## Work instructions
The entries need to be copied exactly.

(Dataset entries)
______________________________

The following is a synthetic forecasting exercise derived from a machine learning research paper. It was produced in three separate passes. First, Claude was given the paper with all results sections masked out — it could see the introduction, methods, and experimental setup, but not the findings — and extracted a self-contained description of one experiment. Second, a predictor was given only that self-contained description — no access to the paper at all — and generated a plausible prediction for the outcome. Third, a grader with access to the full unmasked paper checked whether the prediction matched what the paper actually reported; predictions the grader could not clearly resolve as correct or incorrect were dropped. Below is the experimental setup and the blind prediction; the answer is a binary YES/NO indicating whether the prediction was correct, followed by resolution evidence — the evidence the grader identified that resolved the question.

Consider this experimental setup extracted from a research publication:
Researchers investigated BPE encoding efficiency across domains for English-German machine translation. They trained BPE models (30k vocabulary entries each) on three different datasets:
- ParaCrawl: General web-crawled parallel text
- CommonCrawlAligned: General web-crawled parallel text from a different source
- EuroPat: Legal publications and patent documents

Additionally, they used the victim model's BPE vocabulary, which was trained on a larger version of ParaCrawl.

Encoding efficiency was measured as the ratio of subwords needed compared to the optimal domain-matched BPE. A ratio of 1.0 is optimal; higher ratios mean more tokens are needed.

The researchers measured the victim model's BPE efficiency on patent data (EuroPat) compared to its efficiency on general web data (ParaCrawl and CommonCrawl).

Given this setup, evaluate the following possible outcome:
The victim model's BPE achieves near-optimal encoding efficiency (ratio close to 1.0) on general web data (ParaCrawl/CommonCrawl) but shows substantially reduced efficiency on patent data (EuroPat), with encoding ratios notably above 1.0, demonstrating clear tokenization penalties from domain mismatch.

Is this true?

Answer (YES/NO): NO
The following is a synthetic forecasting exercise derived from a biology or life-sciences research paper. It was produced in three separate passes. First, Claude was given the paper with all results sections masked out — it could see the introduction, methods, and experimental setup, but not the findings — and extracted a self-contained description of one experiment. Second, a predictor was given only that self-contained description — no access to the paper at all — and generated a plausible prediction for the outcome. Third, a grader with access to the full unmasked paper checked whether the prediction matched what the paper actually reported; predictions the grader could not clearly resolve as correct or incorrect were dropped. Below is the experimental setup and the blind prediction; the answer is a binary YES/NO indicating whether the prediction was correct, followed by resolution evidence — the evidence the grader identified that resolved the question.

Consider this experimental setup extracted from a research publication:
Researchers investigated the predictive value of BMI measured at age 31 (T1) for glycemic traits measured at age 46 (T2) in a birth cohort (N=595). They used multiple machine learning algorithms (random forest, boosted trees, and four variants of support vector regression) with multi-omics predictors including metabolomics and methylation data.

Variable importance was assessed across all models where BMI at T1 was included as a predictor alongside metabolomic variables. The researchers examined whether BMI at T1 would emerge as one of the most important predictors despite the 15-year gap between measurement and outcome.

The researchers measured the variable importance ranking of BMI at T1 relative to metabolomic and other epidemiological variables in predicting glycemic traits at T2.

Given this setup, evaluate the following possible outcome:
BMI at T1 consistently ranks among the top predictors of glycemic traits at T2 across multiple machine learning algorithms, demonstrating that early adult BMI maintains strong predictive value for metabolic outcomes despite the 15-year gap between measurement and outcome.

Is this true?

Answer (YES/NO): YES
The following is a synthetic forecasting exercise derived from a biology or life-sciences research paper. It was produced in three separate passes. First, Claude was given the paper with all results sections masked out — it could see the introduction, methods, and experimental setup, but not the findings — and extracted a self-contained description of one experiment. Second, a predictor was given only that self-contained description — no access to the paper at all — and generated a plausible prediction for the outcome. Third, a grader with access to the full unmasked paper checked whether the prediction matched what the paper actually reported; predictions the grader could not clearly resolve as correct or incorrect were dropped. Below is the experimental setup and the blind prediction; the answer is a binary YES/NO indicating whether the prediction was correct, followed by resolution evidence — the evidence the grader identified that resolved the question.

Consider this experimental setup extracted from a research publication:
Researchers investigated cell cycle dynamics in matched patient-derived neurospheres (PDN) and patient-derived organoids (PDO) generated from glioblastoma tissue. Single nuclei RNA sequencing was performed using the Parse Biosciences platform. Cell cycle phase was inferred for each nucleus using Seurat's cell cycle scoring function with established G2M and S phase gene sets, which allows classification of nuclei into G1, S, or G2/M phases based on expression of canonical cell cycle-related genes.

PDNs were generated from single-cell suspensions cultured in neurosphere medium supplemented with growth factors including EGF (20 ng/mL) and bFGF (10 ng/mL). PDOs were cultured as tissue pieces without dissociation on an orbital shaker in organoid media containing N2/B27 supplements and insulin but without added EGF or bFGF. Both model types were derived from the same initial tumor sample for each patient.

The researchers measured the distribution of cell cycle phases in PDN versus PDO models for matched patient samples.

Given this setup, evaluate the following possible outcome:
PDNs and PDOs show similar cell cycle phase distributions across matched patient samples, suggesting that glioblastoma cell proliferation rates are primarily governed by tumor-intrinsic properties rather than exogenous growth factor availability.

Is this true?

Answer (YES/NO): YES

______________________________

## Solution for this task
The following is a synthetic forecasting exercise derived from a machine learning research paper. It was produced in three separate passes. First, Claude was given the paper with all results sections masked out — it could see the introduction, methods, and experimental setup, but not the findings — and extracted a self-contained description of one experiment. Second, a predictor was given only that self-contained description — no access to the paper at all — and generated a plausible prediction for the outcome. Third, a grader with access to the full unmasked paper checked whether the prediction matched what the paper actually reported; predictions the grader could not clearly resolve as correct or incorrect were dropped. Below is the experimental setup and the blind prediction; the answer is a binary YES/NO indicating whether the prediction was correct, followed by resolution evidence — the evidence the grader identified that resolved the question.

Consider this experimental setup extracted from a research publication:
Researchers investigated BPE encoding efficiency across domains for English-German machine translation. They trained BPE models (30k vocabulary entries each) on three different datasets:
- ParaCrawl: General web-crawled parallel text
- CommonCrawlAligned: General web-crawled parallel text from a different source
- EuroPat: Legal publications and patent documents

Additionally, they used the victim model's BPE vocabulary, which was trained on a larger version of ParaCrawl.

Encoding efficiency was measured as the ratio of subwords needed compared to the optimal domain-matched BPE. A ratio of 1.0 is optimal; higher ratios mean more tokens are needed.

The researchers measured the victim model's BPE efficiency on patent data (EuroPat) compared to its efficiency on general web data (ParaCrawl and CommonCrawl).

Given this setup, evaluate the following possible outcome:
The victim model's BPE achieves near-optimal encoding efficiency (ratio close to 1.0) on general web data (ParaCrawl/CommonCrawl) but shows substantially reduced efficiency on patent data (EuroPat), with encoding ratios notably above 1.0, demonstrating clear tokenization penalties from domain mismatch.

Is this true?

Answer (YES/NO): NO
The following is a synthetic forecasting exercise derived from a biology or life-sciences research paper. It was produced in three separate passes. First, Claude was given the paper with all results sections masked out — it could see the introduction, methods, and experimental setup, but not the findings — and extracted a self-contained description of one experiment. Second, a predictor was given only that self-contained description — no access to the paper at all — and generated a plausible prediction for the outcome. Third, a grader with access to the full unmasked paper checked whether the prediction matched what the paper actually reported; predictions the grader could not clearly resolve as correct or incorrect were dropped. Below is the experimental setup and the blind prediction; the answer is a binary YES/NO indicating whether the prediction was correct, followed by resolution evidence — the evidence the grader identified that resolved the question.

Consider this experimental setup extracted from a research publication:
Researchers investigated the predictive value of BMI measured at age 31 (T1) for glycemic traits measured at age 46 (T2) in a birth cohort (N=595). They used multiple machine learning algorithms (random forest, boosted trees, and four variants of support vector regression) with multi-omics predictors including metabolomics and methylation data.

Variable importance was assessed across all models where BMI at T1 was included as a predictor alongside metabolomic variables. The researchers examined whether BMI at T1 would emerge as one of the most important predictors despite the 15-year gap between measurement and outcome.

The researchers measured the variable importance ranking of BMI at T1 relative to metabolomic and other epidemiological variables in predicting glycemic traits at T2.

Given this setup, evaluate the following possible outcome:
BMI at T1 consistently ranks among the top predictors of glycemic traits at T2 across multiple machine learning algorithms, demonstrating that early adult BMI maintains strong predictive value for metabolic outcomes despite the 15-year gap between measurement and outcome.

Is this true?

Answer (YES/NO): YES
The following is a synthetic forecasting exercise derived from a biology or life-sciences research paper. It was produced in three separate passes. First, Claude was given the paper with all results sections masked out — it could see the introduction, methods, and experimental setup, but not the findings — and extracted a self-contained description of one experiment. Second, a predictor was given only that self-contained description — no access to the paper at all — and generated a plausible prediction for the outcome. Third, a grader with access to the full unmasked paper checked whether the prediction matched what the paper actually reported; predictions the grader could not clearly resolve as correct or incorrect were dropped. Below is the experimental setup and the blind prediction; the answer is a binary YES/NO indicating whether the prediction was correct, followed by resolution evidence — the evidence the grader identified that resolved the question.

Consider this experimental setup extracted from a research publication:
Researchers investigated cell cycle dynamics in matched patient-derived neurospheres (PDN) and patient-derived organoids (PDO) generated from glioblastoma tissue. Single nuclei RNA sequencing was performed using the Parse Biosciences platform. Cell cycle phase was inferred for each nucleus using Seurat's cell cycle scoring function with established G2M and S phase gene sets, which allows classification of nuclei into G1, S, or G2/M phases based on expression of canonical cell cycle-related genes.

PDNs were generated from single-cell suspensions cultured in neurosphere medium supplemented with growth factors including EGF (20 ng/mL) and bFGF (10 ng/mL). PDOs were cultured as tissue pieces without dissociation on an orbital shaker in organoid media containing N2/B27 supplements and insulin but without added EGF or bFGF. Both model types were derived from the same initial tumor sample for each patient.

The researchers measured the distribution of cell cycle phases in PDN versus PDO models for matched patient samples.

Given this setup, evaluate the following possible outcome:
PDNs and PDOs show similar cell cycle phase distributions across matched patient samples, suggesting that glioblastoma cell proliferation rates are primarily governed by tumor-intrinsic properties rather than exogenous growth factor availability.

Is this true?

Answer (YES/NO): YES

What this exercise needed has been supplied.